Image-linked spatial questions:
::::::::

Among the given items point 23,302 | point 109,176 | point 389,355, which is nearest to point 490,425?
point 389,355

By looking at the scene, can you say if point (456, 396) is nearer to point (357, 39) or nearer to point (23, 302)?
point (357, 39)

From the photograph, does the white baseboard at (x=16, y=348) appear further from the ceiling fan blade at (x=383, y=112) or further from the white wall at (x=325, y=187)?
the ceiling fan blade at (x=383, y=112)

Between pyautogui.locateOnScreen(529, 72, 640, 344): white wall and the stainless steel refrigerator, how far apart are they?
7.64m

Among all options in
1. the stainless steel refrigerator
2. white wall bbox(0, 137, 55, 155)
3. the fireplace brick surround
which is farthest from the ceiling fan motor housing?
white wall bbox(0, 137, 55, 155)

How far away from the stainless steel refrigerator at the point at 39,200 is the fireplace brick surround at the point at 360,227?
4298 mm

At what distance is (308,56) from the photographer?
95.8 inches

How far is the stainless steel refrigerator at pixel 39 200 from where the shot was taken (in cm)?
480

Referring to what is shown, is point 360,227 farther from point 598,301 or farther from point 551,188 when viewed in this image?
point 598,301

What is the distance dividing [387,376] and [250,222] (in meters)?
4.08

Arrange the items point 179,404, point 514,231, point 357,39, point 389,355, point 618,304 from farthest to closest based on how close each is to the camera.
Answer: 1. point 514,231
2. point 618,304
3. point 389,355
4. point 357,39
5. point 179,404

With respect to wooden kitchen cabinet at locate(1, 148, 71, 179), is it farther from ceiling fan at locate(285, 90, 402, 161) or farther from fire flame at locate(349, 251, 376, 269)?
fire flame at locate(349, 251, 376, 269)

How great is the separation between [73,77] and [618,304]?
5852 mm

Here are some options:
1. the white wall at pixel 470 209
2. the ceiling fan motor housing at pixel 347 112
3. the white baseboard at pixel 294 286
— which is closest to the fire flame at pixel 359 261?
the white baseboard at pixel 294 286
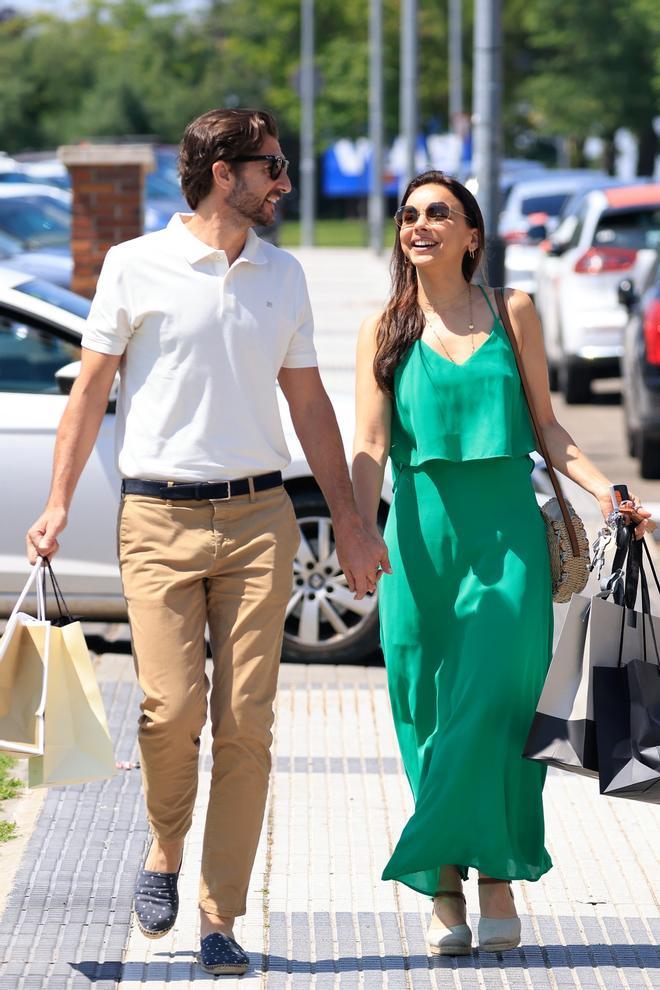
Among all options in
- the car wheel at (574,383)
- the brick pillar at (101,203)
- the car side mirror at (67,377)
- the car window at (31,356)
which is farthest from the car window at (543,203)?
A: the car side mirror at (67,377)

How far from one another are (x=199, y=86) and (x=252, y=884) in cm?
6966

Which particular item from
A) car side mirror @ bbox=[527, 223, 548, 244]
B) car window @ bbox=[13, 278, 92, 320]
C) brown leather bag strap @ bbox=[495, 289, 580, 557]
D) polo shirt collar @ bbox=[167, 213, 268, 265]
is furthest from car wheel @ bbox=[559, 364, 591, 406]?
polo shirt collar @ bbox=[167, 213, 268, 265]

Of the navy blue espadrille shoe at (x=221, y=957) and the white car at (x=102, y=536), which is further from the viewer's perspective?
the white car at (x=102, y=536)

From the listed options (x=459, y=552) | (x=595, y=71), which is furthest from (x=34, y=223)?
(x=595, y=71)

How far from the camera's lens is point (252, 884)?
16.2 ft

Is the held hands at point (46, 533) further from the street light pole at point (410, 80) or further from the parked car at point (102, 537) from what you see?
the street light pole at point (410, 80)

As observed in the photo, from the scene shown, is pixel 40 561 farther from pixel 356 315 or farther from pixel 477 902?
pixel 356 315

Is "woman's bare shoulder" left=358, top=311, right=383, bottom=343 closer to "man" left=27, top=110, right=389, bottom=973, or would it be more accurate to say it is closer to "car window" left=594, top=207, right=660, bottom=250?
"man" left=27, top=110, right=389, bottom=973

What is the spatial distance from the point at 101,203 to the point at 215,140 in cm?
905

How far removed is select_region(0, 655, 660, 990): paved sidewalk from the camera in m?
4.30

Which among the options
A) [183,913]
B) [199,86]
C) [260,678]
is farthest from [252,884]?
[199,86]

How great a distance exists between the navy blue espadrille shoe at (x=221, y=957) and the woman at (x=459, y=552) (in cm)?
40

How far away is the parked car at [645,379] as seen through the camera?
12.2 metres

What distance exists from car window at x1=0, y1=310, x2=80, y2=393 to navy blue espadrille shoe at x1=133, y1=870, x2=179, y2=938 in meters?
3.63
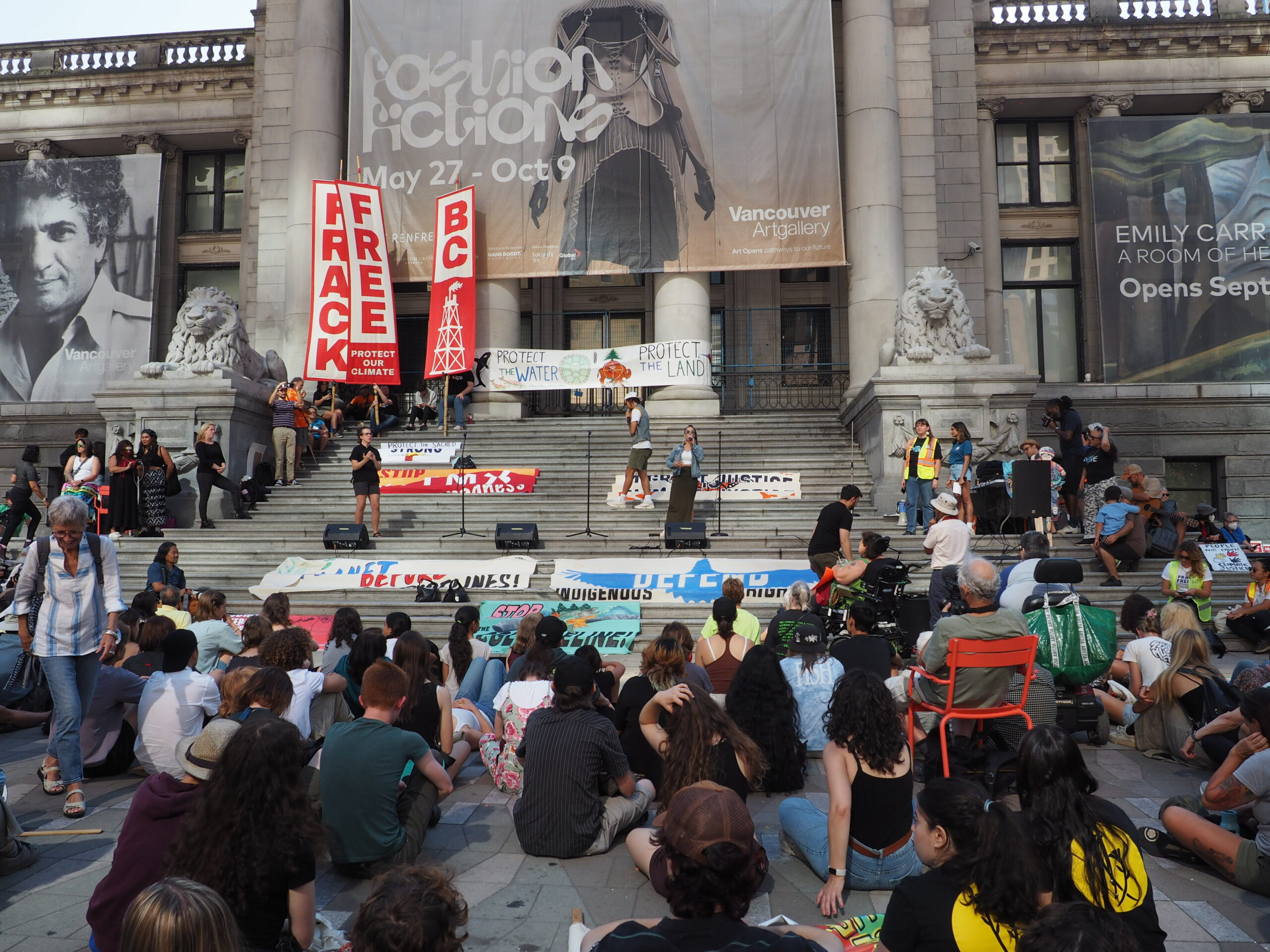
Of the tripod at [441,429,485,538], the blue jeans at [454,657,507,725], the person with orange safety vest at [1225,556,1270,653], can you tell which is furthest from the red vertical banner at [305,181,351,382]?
the person with orange safety vest at [1225,556,1270,653]

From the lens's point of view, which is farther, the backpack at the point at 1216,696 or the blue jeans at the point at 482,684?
the blue jeans at the point at 482,684

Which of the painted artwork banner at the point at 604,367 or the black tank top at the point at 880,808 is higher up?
the painted artwork banner at the point at 604,367

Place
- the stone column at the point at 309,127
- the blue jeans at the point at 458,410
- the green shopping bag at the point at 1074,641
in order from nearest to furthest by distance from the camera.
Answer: the green shopping bag at the point at 1074,641 → the blue jeans at the point at 458,410 → the stone column at the point at 309,127

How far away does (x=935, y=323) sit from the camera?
16578mm

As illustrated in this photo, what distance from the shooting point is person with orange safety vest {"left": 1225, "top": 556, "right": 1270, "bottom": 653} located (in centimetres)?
1015

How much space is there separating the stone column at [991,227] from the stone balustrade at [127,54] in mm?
20230

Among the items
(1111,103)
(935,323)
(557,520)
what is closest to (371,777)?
(557,520)

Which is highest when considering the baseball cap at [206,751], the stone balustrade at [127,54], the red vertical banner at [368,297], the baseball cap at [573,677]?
the stone balustrade at [127,54]

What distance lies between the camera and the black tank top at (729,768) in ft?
17.5

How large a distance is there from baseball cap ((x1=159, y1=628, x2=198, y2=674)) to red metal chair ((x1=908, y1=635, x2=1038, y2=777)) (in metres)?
4.75

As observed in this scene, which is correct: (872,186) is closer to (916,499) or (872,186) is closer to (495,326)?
(495,326)

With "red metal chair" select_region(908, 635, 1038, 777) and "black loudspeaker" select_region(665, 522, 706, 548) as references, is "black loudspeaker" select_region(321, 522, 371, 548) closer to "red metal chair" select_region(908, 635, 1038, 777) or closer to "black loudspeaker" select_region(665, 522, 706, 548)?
"black loudspeaker" select_region(665, 522, 706, 548)

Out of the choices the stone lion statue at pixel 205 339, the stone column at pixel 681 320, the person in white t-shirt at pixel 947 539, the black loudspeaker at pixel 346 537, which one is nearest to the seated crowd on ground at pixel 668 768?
the person in white t-shirt at pixel 947 539

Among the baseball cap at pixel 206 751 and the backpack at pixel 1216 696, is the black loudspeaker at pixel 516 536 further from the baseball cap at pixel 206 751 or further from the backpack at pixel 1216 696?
the baseball cap at pixel 206 751
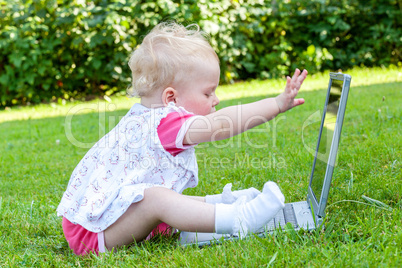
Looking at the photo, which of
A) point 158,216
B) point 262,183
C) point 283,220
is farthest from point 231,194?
point 262,183

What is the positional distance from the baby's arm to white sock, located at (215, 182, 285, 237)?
29 centimetres

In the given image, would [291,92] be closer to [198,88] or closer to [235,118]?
[235,118]

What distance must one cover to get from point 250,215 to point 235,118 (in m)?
0.40

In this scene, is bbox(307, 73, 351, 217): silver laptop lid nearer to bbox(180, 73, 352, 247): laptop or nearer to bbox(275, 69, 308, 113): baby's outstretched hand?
bbox(180, 73, 352, 247): laptop

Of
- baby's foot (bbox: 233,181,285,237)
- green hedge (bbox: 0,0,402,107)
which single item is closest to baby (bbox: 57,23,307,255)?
baby's foot (bbox: 233,181,285,237)

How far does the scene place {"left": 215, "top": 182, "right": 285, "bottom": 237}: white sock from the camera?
1669 millimetres

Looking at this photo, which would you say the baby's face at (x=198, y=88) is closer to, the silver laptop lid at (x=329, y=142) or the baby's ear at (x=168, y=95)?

::::::::

WHAT THE TASK REQUIRES: Retype every entry verbatim and exclude the pictures from the copy.

ANSWER BELOW:
Among the given items point 23,302 | point 109,176 | point 389,355, which is nearest to point 490,425?
point 389,355

By looking at the scene, can you say if point (456, 396) is nearer to point (357, 39) or nearer to point (23, 302)?
point (357, 39)

From the photograph, does the white baseboard at (x=16, y=348) appear further from the ceiling fan blade at (x=383, y=112) or further from the white wall at (x=325, y=187)?
the ceiling fan blade at (x=383, y=112)

Between pyautogui.locateOnScreen(529, 72, 640, 344): white wall and the stainless steel refrigerator, how far apart are they?
7.64m

Among all options in
1. the stainless steel refrigerator
2. white wall bbox(0, 137, 55, 155)
3. the fireplace brick surround
which is farthest from the ceiling fan motor housing?
white wall bbox(0, 137, 55, 155)

How far away from the stainless steel refrigerator at the point at 39,200 is the fireplace brick surround at the point at 360,227?
4298 mm

At what distance is (308,56) from the photographer?
95.8 inches

How far is the stainless steel refrigerator at pixel 39 200 from where the shot was taken (in cm)?
480

Referring to what is shown, is point 360,227 farther from point 598,301 or farther from point 551,188 when viewed in this image?
point 598,301

What is the distance dividing [387,376] and [250,222] (in meters)?
4.08

Arrange the items point 179,404, point 514,231, point 357,39, point 389,355, point 618,304 from farthest to closest based on how close each is to the camera.
Answer: 1. point 514,231
2. point 618,304
3. point 389,355
4. point 357,39
5. point 179,404

With respect to wooden kitchen cabinet at locate(1, 148, 71, 179), is it farther from ceiling fan at locate(285, 90, 402, 161) or farther from fire flame at locate(349, 251, 376, 269)?
fire flame at locate(349, 251, 376, 269)

How great is the separation between [73,77] and [618,304]?
5852 mm

Here are some options:
1. the white wall at pixel 470 209
2. the ceiling fan motor housing at pixel 347 112
3. the white baseboard at pixel 294 286
— which is closest to the fire flame at pixel 359 261?
the white baseboard at pixel 294 286
Among all options in
- the car wheel at (574,383)
- the brick pillar at (101,203)
- the car side mirror at (67,377)
- the car window at (31,356)
which is farthest from the car window at (543,203)?
A: the car side mirror at (67,377)

How far from one another are (x=199, y=86) and (x=252, y=884) in cm?
6966

Which particular item from
A) car side mirror @ bbox=[527, 223, 548, 244]
B) car window @ bbox=[13, 278, 92, 320]
C) brown leather bag strap @ bbox=[495, 289, 580, 557]
D) polo shirt collar @ bbox=[167, 213, 268, 265]
is furthest from car wheel @ bbox=[559, 364, 591, 406]?
polo shirt collar @ bbox=[167, 213, 268, 265]

Of the navy blue espadrille shoe at (x=221, y=957) and the white car at (x=102, y=536), which is further from the viewer's perspective?
the white car at (x=102, y=536)

From the listed options (x=459, y=552) | (x=595, y=71), which is furthest from (x=34, y=223)?
(x=595, y=71)

How far from the camera's lens is point (252, 884)?
16.2 ft

Is the held hands at point (46, 533) further from the street light pole at point (410, 80) or further from the parked car at point (102, 537) from what you see?
the street light pole at point (410, 80)

As observed in the photo, from the scene shown, is pixel 40 561 farther from pixel 356 315 or farther from pixel 477 902?
pixel 356 315

Is "woman's bare shoulder" left=358, top=311, right=383, bottom=343 closer to "man" left=27, top=110, right=389, bottom=973, or would it be more accurate to say it is closer to "car window" left=594, top=207, right=660, bottom=250?
"man" left=27, top=110, right=389, bottom=973

What is the spatial distance from the point at 101,203 to the point at 215,140 in cm?
905

How far removed is select_region(0, 655, 660, 990): paved sidewalk from the camera in m?
4.30

Which among the options
A) [183,913]
B) [199,86]
C) [260,678]
is farthest from [252,884]?
[199,86]

How great a distance exists between the navy blue espadrille shoe at (x=221, y=957) and the woman at (x=459, y=552) (in cm)?
40

How far away is the parked car at [645,379] as seen through the camera?
12.2 metres

What distance exists from car window at x1=0, y1=310, x2=80, y2=393 to navy blue espadrille shoe at x1=133, y1=870, x2=179, y2=938 in meters?
3.63
Of the tripod at [441,429,485,538], the blue jeans at [454,657,507,725], the person with orange safety vest at [1225,556,1270,653], can you tell which is furthest from the red vertical banner at [305,181,351,382]?
the person with orange safety vest at [1225,556,1270,653]

From the lens's point of view, which is farther, the backpack at the point at 1216,696 or the blue jeans at the point at 482,684?
the blue jeans at the point at 482,684

Which of the painted artwork banner at the point at 604,367 or the black tank top at the point at 880,808 is higher up?
the painted artwork banner at the point at 604,367

Place
- the stone column at the point at 309,127
- the blue jeans at the point at 458,410
- the green shopping bag at the point at 1074,641
in order from nearest to furthest by distance from the camera.
Answer: the green shopping bag at the point at 1074,641 → the blue jeans at the point at 458,410 → the stone column at the point at 309,127

How far away does (x=935, y=323) sit from the camera?
16578mm

As illustrated in this photo, what distance from the shooting point is person with orange safety vest {"left": 1225, "top": 556, "right": 1270, "bottom": 653} located (in centimetres)?
1015

How much space is there separating the stone column at [991,227] from the stone balustrade at [127,54] in mm?
20230

Among the items
(1111,103)
(935,323)
(557,520)
what is closest to (371,777)?
(557,520)

Which is highest when considering the baseball cap at [206,751], the stone balustrade at [127,54], the red vertical banner at [368,297], the baseball cap at [573,677]?
the stone balustrade at [127,54]

What distance lies between the camera and the black tank top at (729,768) in ft?
17.5

How large a distance is there from baseball cap ((x1=159, y1=628, x2=198, y2=674)) to red metal chair ((x1=908, y1=635, x2=1038, y2=777)) (in metres)?
4.75

As observed in this scene, which is correct: (872,186) is closer to (916,499) or (872,186) is closer to (495,326)?
(495,326)

With "red metal chair" select_region(908, 635, 1038, 777) and "black loudspeaker" select_region(665, 522, 706, 548) as references, is "black loudspeaker" select_region(321, 522, 371, 548) closer to "red metal chair" select_region(908, 635, 1038, 777) or closer to "black loudspeaker" select_region(665, 522, 706, 548)?
"black loudspeaker" select_region(665, 522, 706, 548)

Out of the choices the stone lion statue at pixel 205 339, the stone column at pixel 681 320, the person in white t-shirt at pixel 947 539, the black loudspeaker at pixel 346 537, which one is nearest to the seated crowd on ground at pixel 668 768?
the person in white t-shirt at pixel 947 539

Among the baseball cap at pixel 206 751 and the backpack at pixel 1216 696, is the black loudspeaker at pixel 516 536 further from the baseball cap at pixel 206 751 or further from the backpack at pixel 1216 696?
the baseball cap at pixel 206 751
Looking at the photo, which of
A) point 158,216
B) point 262,183
C) point 283,220
is farthest from point 231,194?
point 262,183

What is the positional distance from the baby's arm to white sock, located at (215, 182, 285, 237)?
29 centimetres

In the given image, would [291,92] be closer to [198,88] or closer to [235,118]?
[235,118]

What distance must one cover to get from point 250,215 to point 235,118 (in m)?
0.40

In this scene, is bbox(307, 73, 351, 217): silver laptop lid nearer to bbox(180, 73, 352, 247): laptop or nearer to bbox(275, 69, 308, 113): baby's outstretched hand?
bbox(180, 73, 352, 247): laptop

Of
- baby's foot (bbox: 233,181,285,237)
- green hedge (bbox: 0,0,402,107)
which single item is closest to baby (bbox: 57,23,307,255)?
baby's foot (bbox: 233,181,285,237)

How far does the scene place {"left": 215, "top": 182, "right": 285, "bottom": 237}: white sock from the camera?
1669 millimetres

Looking at this photo, which would you say the baby's face at (x=198, y=88) is closer to, the silver laptop lid at (x=329, y=142) or the baby's ear at (x=168, y=95)?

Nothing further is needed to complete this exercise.